Assigned task ->
The number needed is how many lines in these entries contain "this"; give it alone.

Stored items ->
⟨
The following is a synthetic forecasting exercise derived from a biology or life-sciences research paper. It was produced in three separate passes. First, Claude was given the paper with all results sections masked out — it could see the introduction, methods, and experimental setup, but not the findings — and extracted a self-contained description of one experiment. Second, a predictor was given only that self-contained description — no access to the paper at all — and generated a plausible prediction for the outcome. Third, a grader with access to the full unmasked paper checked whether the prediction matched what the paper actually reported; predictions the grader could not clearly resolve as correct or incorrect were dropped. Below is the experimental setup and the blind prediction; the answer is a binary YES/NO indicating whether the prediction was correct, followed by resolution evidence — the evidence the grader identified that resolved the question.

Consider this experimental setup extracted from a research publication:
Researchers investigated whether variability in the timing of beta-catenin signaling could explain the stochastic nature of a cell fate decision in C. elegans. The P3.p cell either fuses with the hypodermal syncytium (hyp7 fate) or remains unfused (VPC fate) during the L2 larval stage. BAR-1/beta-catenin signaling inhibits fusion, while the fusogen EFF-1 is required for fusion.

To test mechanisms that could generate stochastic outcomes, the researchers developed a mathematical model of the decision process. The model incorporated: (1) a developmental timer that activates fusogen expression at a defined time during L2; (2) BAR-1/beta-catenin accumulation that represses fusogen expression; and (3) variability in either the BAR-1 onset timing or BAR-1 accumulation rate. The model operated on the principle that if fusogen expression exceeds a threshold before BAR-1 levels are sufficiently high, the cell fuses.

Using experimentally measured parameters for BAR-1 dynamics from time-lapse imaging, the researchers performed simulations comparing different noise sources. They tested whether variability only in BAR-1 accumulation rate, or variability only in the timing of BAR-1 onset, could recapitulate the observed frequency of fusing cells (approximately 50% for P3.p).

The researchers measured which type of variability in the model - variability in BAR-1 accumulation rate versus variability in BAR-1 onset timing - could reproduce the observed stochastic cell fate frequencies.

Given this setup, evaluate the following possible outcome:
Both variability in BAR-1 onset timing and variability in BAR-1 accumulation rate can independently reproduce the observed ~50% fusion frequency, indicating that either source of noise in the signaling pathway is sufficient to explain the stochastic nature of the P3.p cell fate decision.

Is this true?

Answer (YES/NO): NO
⟩
Task output ->
3